A few years later, having watched his “family” continuously depleted, Masada did do something: He began having a psychologist at the club several nights a week, offering stand-ups the opportunity for free sessions.
Robin Williams, a frequent Laugh Factory performer who committed suicide Monday, marked only the latest comic genius to be plagued by demons of depression and addiction. But seldom has the gulf between the bright buoyancy of the performer and the inner pain of the man seemed greater or more unfathomable. How did someone who suffered such demons summon such starbursts of generosity and glee?
Like countless others last week, Conan O’Brien remembered Williams’ great capacity for thoughtfulness and kindness. When O’Brien was feeling down during the “Tonight Show” debacle, a bike arrived out of the blue from Williams, outfitted for maximum ridiculousness. Said O’Brien: “It’s particularly courageous for someone to be that generous of spirit in the face of that kind of depression.”
The magnitude of the shock over Williams’ death has been matched only by the outpouring of grief for his loss.
“I’ll never, ever understand how he could be loved so deeply and not find it in his heart to stay,” said his 25-year-old daughter, Zelda Williams. “He was always warm, even in his darkest moments.”
Williams’ publicist has said he had recently fought severe depression. Williams himself had occasionally spoken about his struggles (“Do I get sad? Oh yeah. Does it hit me hard? Oh yeah,” he told Terry Gross in 2006) and funneled his fights with alcoholism and addiction into his act. He largely won his battles with substance abuse – except for several relapses quickly followed by rehab, including a stint at Hazelden in Minnesota last month. His widow, Susan Schneider, added Thursday that Williams also was suffering from the early stages of Parkinson’s disease.

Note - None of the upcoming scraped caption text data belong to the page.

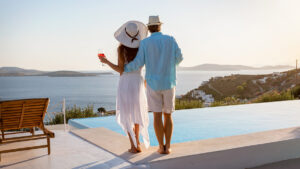 high class couple on balcony with pool and ocean views for a blog about credit score secrets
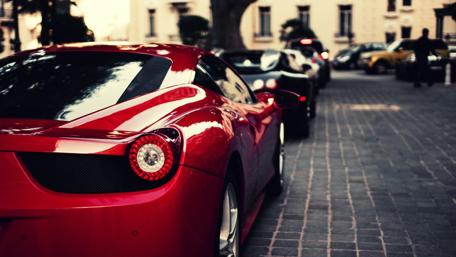 Vibrant Red Sports Car on a City Street wallpaper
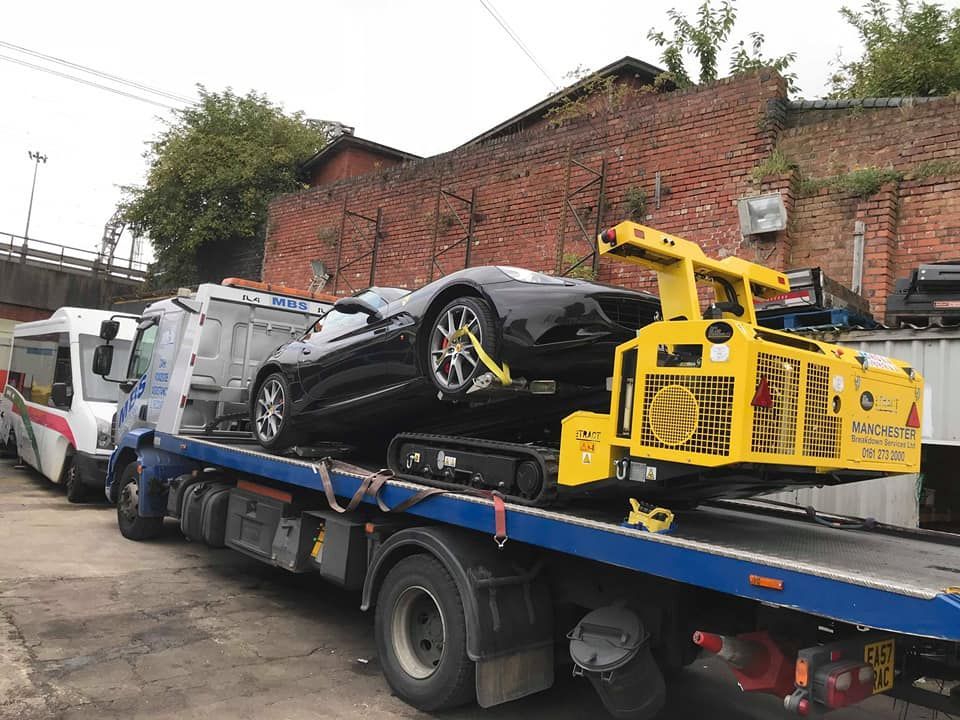 Black sports car being towed on a flatbed truck with a yellow recovery crane.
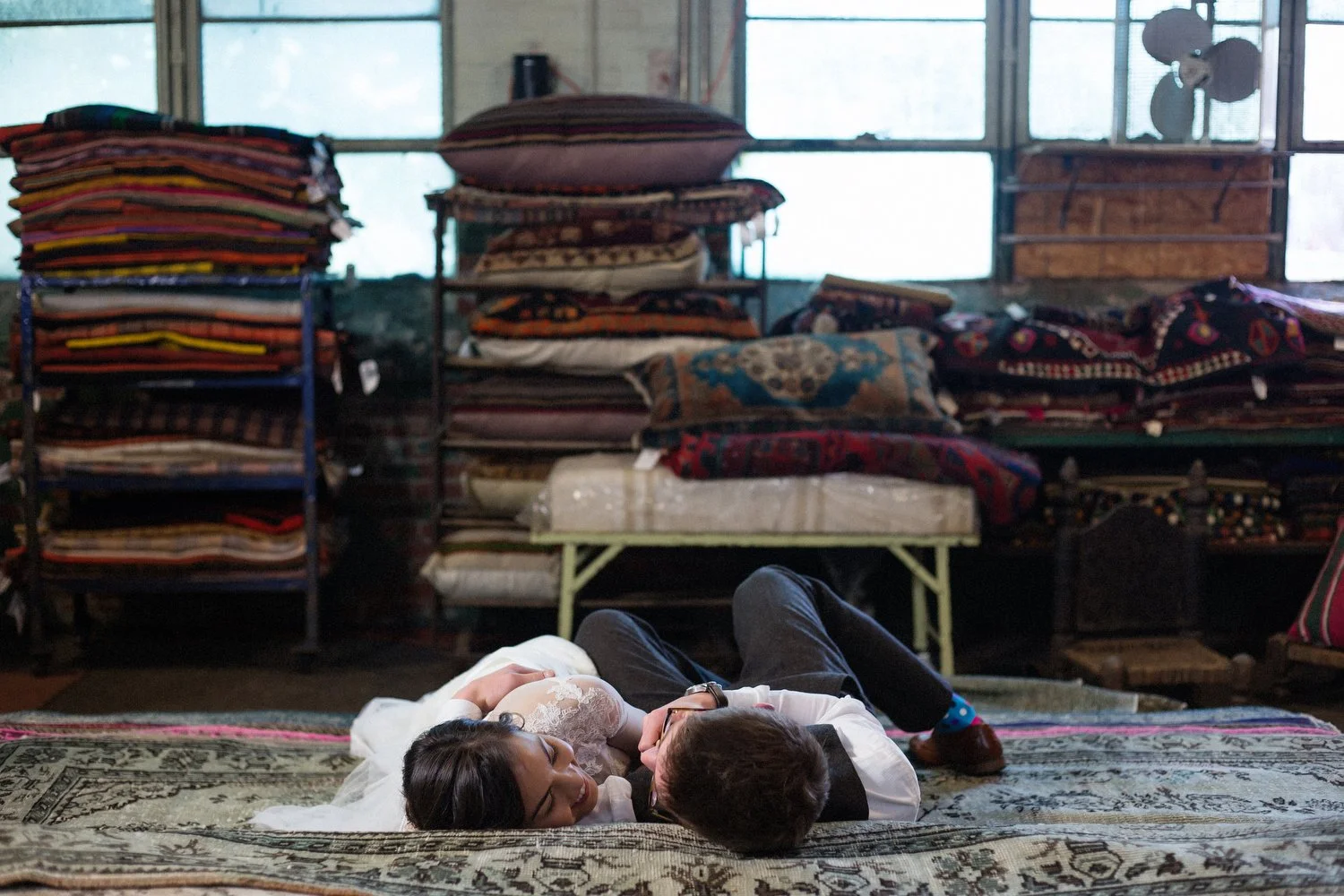 A bride and groom lie down on a huge decorative rug facing each other. She has a white dress with sheer long sleeves. He has on a white dress shirt and vest with grey pants. There are pillows, rugs and other textiles lined up on shelves in front of g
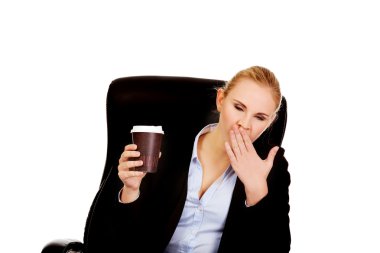 Yawning business woman sitting on wheel chair and holding cup of coffee clipart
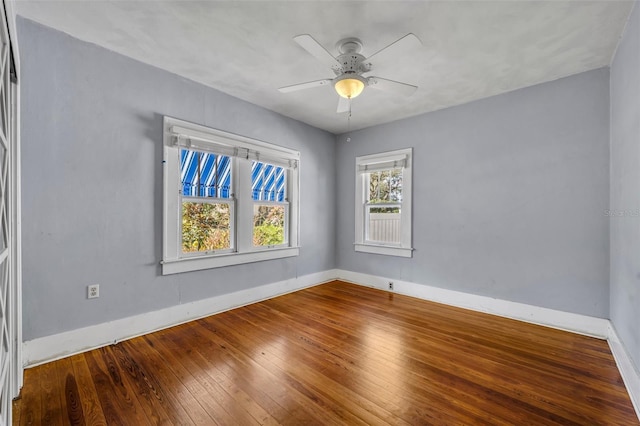 empty room featuring ceiling fan, baseboards, and hardwood / wood-style flooring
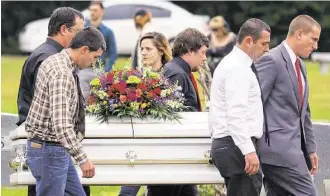  ?? Eli Baylis / Hattiesbur­g American via Associated Press ?? Pallbearer­s carry the casket of 6-year-old Jeremy Mardis to the grave site Monday at Beaumont Cemetery. Jeremy’s father, Chris Few, remained hospitaliz­ed and could not attend the funeral.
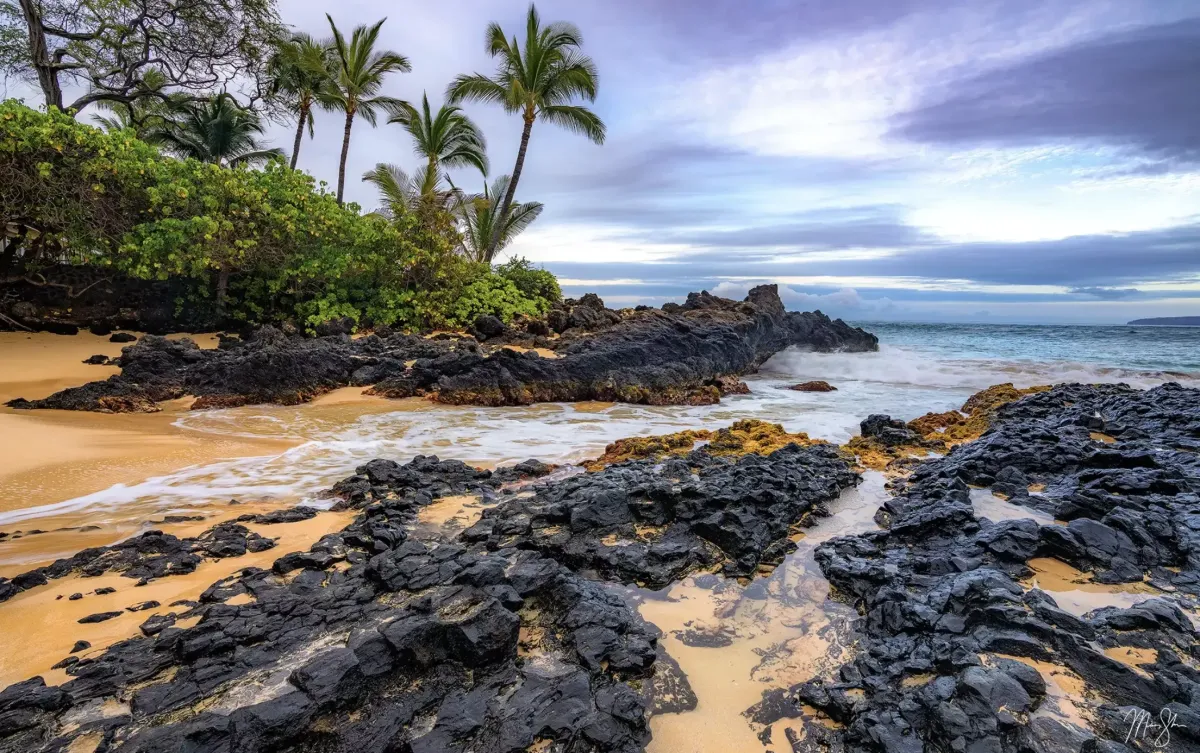 Large coastal rocks holding steady as waves crash along a tropical shoreline.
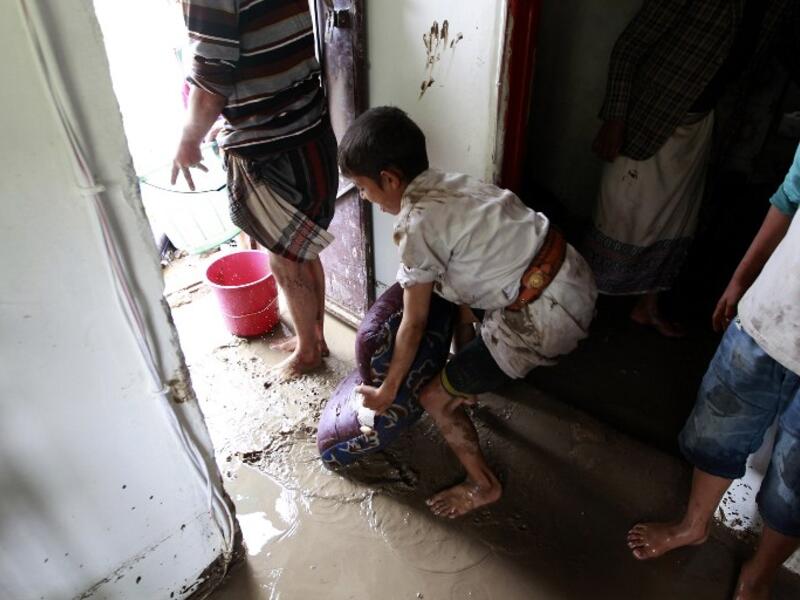 A boy helps clear the floodwaters from his home in Sanaa, Yemen. (AFP/Mohammed Huwais)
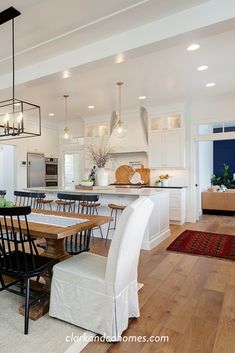 a dining room table and chairs in front of an open kitchen area with white cabinets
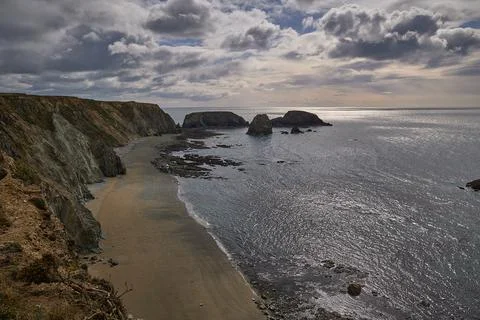 Long beach with cliffs. very cloudy sky and strong sun. Stock Photos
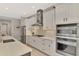 Modern kitchen with stainless appliances and gas range, featuring white cabinetry and large countertops at 12404 Destin Loop, Venice, FL 34293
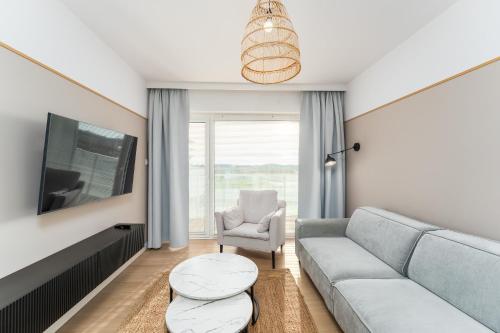 a living room with a couch and a chair at FARO Apartamenty Polanki Aqua SPA Deluxe 4 baseny w cenie, Pools inklusive in Kołobrzeg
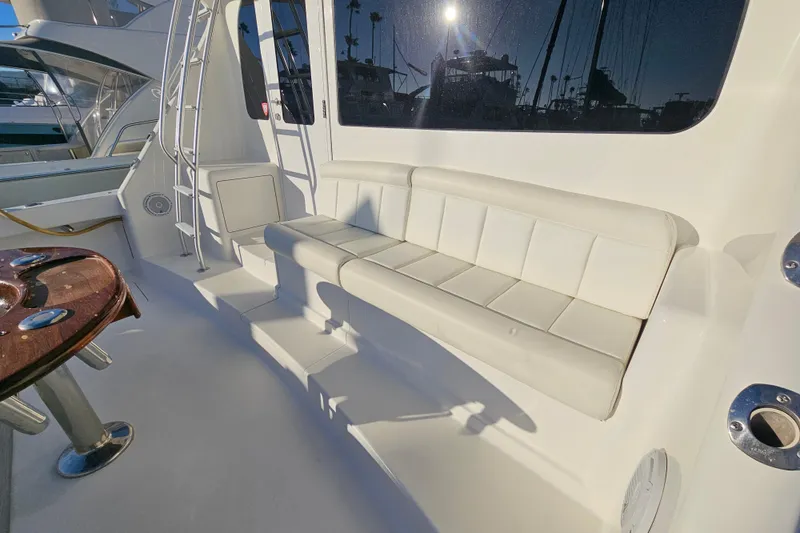 Slide: The Image of 2013 Viking 42 Convertible yacht with white seating and polished wood table. - 17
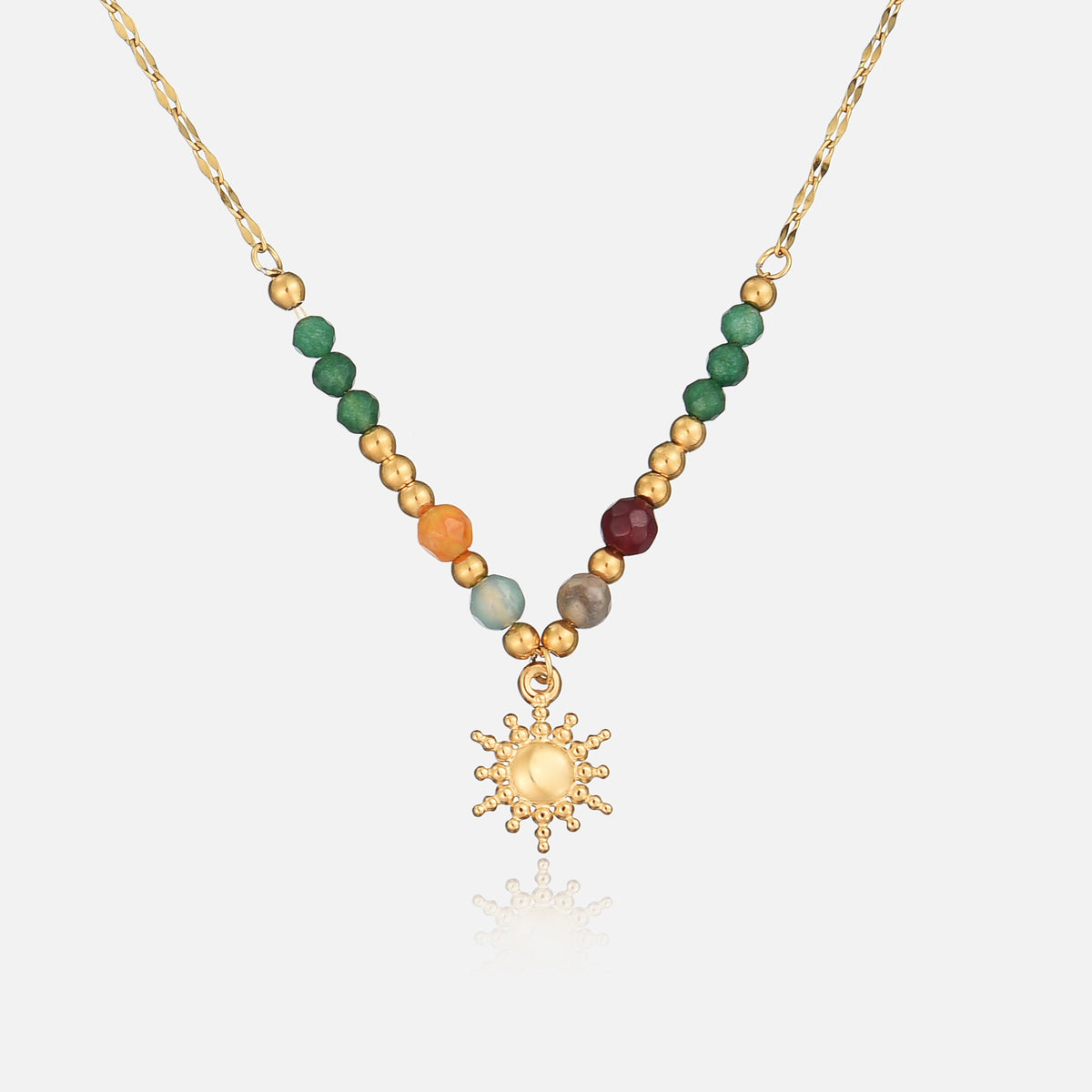 Gold-toned necklace laid flat, front view, with green, orange and plum beads and a dotted sun charm 1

Comedian Jim Norton responded to Williams’ death with an essay titled “Why the Funniest People Are Sometimes the Saddest,” in which he noted in his 25 years of performing stand-up, he knew eight comics who killed themselves.
“When I find a comedian I admire, my first thing is: What’s wrong with this person?” Norton says. “Guys that I’ve admired the most always had that cloud. And it wasn’t a purposeful or a pseudo-artist thing. It was a real thing that they were constantly combating. It was kind of a way to keep sadness or depression off of you, to be funny.”
Improv and sketch comic Chris Gethard has been particularly vocal about his own struggles with depression with the hope of helping others. Following Williams’ death, he posted a picture of himself taken after an earlier day spent crying in bed, labeling it: “This is the face of my mental illness.”